Black women forced to choose between abortion and rent in post-Dobbs America

Jenice Fountain has seen women forced to make seemingly impossible choices.

“I’ve noticed people using the last of their last to get out of state,” Fountain tells theGrio. “And if they’re not, they’re just like, well, I have to birth now.”

As a reproductive justice advocate based in Alabama, Fountain has a front row to America in the era of post-Dobbs v. Jackson Women’s Health Organization, in which two years ago, the Supreme Court struck down the right to an abortion. Despite being legal since Roe v. Wade in 1973, abortion care is banned or severely restricted in nearly half of the country’s 50 states.

Alabama is one of 14 states that has enacted total abortion bans, forcing people in one of the nation’s poorest states to travel for the procedure and sometimes choose between covering essential needs and their future.

“On a community level, I’m hearing people say, well, yeah, I got care. But I went to Georgia first, and then I went to Ohio. And so now my rent isn’t paid, and I don’t know where I’m gonna live,” said Fountain. “If my client’s homeless now because they had to go get an abortion, I don’t really see that as a win.”

As the executive director of the Yellowhammer Fund, Fountain works to provide financial support and resources to communities for reproductive justice. Reproductive justice is a framework developed by Black women activists in the 1990s that focuses not just on procedures, like terminating a pregnancy, but more broadly supporting their right to have children or not have children in safe and healthy environments.

But ever since Roe v. Wade was overturned two years ago, Fountain has seen the fundamental idea of reproductive justice be challenged in tangible ways, particularly for marginalized groups. Alabama’s Black population surpasses the national average, with Black people making up one-fourth of the entire state (more than 25%). Fountain said in a state that once sparked the civil rights movement with the Birmingham bus boycott and faced a history of brutally racist attacks and violence, there is a sense of despair that has led many women to feel that when faced with an unintended pregnancy, they have no choice but to move forward.

“I’m seeing people saying, well, we’re in Alabama. We’re used to another added layer of oppression, so we’re just gonna birth now. Where can I birth safely? Where can I get resources for that?” Fountain shared.

Fountain says the work of this era is not just about funding abortions but thinking holistically about supporting people, especially marginalized groups, who find themselves in the crosshairs of state institutions once they give birth and struggle to make ends meet.

Abortion rights activists rallied outside the U.S. Supreme Court on April 15, 2024, in Washington, D.C. (Photo by Probal Rashid/LightRocket via Getty Images)

“We had to create a legal fund because most of the legal funds that we were able to connect with wanted to support people if they’re criminalized for getting [an abortion] out of state,” she said. “But we’re saying, ‘Hey, they need legal support because the Department of Human Resources is involved now for this pregnancy they would have otherwise terminated – but now they’re trying to separate their family.”

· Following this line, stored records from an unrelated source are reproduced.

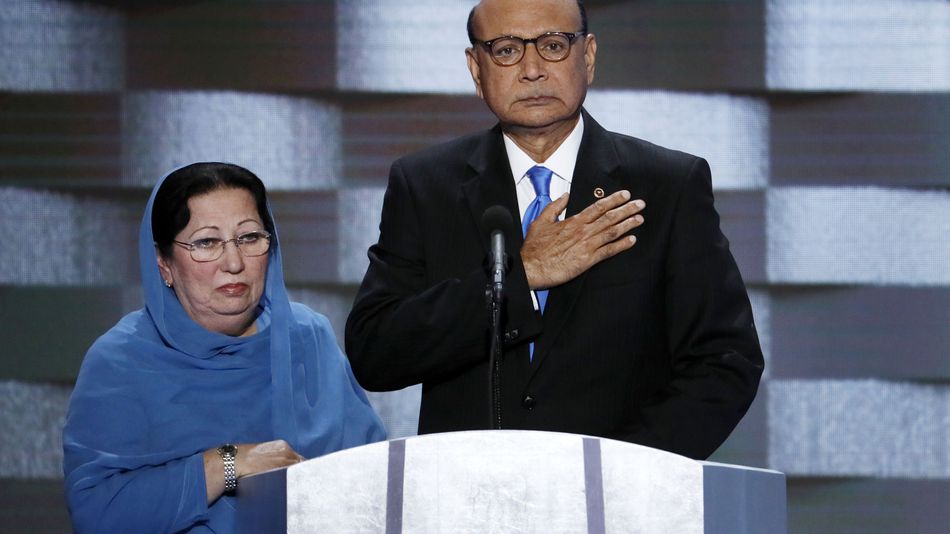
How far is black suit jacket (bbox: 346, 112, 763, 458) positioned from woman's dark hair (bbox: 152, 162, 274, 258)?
35 cm

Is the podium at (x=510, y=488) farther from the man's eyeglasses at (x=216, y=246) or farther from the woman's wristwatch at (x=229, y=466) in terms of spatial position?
the man's eyeglasses at (x=216, y=246)

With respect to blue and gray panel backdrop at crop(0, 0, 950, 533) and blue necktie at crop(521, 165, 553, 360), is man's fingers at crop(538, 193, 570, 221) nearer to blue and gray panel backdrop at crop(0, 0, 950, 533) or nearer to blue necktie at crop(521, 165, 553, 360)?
blue necktie at crop(521, 165, 553, 360)

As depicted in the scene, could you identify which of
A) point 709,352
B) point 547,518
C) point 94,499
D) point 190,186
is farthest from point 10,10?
point 547,518

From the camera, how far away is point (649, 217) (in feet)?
6.74

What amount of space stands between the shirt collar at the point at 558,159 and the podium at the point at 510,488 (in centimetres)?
85

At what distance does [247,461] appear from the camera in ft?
7.08

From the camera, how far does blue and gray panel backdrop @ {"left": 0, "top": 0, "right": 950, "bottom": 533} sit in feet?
12.0

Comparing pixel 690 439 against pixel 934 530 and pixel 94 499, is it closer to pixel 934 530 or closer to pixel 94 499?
pixel 94 499

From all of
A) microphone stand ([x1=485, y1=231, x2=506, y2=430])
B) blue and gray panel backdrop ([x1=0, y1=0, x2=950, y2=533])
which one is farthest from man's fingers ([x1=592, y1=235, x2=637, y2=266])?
blue and gray panel backdrop ([x1=0, y1=0, x2=950, y2=533])

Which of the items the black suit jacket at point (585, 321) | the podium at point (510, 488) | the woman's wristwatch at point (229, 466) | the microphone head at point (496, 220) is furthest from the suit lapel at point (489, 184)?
the podium at point (510, 488)

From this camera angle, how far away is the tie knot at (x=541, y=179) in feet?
6.97

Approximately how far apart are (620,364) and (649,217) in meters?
0.25

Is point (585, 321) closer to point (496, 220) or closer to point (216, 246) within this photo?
point (496, 220)

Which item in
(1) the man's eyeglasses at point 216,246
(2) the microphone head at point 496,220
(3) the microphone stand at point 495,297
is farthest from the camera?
(1) the man's eyeglasses at point 216,246
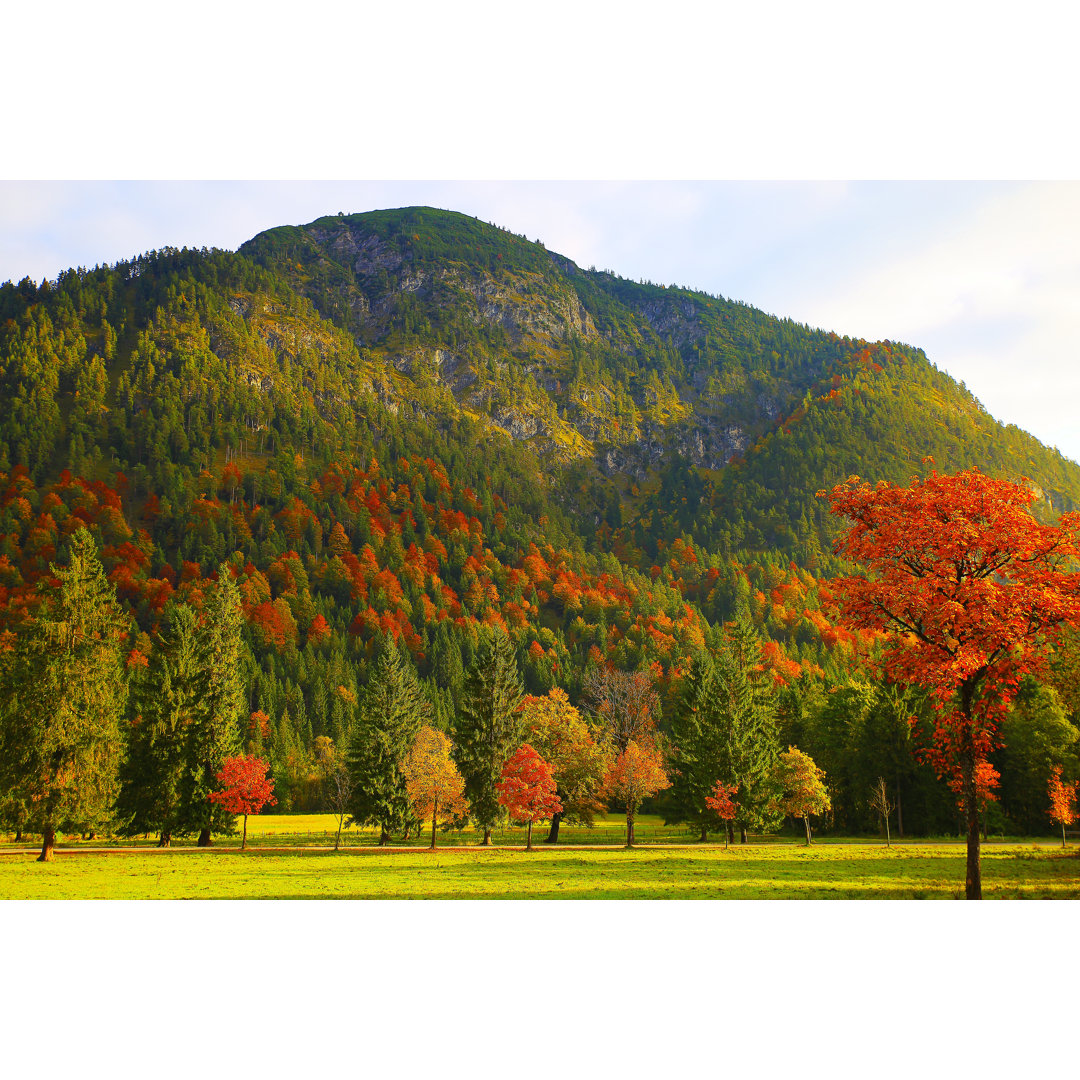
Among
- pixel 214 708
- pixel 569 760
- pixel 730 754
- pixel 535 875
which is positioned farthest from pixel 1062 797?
pixel 214 708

The Yellowhammer Fund is also engaged in a lawsuit against Alabama Attorney General Steve Marshall after he threatened to prosecute anyone who helped a pregnant individual get an abortion out of state. Despite attempts to get the lawsuit tossed, a federal judge ruled last month that Yellowhammer Fund’s lawsuit may go forward.

The organization said the threat of criminal prosecution was enough to intimidate them into pausing their work and encroach on their freedom of speech. Numerous civil rights groups agree and are supporting their efforts.

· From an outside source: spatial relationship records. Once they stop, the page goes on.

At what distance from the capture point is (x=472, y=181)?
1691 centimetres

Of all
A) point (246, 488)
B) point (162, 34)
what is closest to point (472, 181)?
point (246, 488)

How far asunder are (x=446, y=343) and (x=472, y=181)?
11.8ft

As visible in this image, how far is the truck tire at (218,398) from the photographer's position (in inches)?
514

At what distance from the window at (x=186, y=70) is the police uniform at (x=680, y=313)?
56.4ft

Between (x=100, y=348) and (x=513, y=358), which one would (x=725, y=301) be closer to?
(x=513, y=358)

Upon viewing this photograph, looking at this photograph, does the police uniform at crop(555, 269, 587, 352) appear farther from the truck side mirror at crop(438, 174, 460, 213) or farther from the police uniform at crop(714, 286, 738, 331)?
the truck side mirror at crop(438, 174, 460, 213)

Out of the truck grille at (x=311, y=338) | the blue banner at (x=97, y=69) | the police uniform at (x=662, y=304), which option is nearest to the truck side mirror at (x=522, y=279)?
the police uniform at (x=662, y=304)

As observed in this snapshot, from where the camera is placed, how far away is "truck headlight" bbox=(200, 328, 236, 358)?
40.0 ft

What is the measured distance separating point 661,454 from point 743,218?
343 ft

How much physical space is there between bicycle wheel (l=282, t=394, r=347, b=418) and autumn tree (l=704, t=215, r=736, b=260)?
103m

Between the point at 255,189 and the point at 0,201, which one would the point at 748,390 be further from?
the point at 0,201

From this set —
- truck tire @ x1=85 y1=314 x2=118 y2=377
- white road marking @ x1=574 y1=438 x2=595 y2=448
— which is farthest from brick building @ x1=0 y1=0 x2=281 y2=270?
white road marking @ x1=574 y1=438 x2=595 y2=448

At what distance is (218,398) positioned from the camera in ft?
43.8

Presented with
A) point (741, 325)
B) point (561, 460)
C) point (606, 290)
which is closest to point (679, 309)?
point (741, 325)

“If Attorney General Marshall can criminalize speech and assistance related to abortion, more pregnant people will struggle to find out-of-state care and the financial and logistical support they need to obtain such care without the expertise and insights of their chosen health care provider,” said Alison Mollman, the legal director of the ACLU of Alabama in a statement after last month’s ruling.

“This could have deadly consequences for Alabamians, who are residing in a state that has one of the highest maternal mortality rates in the nation, and particularly for Black women, who make up a disproportionate share of maternal deaths,” she continued.

It’s this harsh reality that makes Fountain challenge reproductive rights supporters to do more than donate to abortion funds.

“If we do this work, and we call it reproductive justice work or even abortion advocacy, it has to look like really supporting people in their needs around their care,” she said. “Because not everyone gets out of state. That’s just the reality.”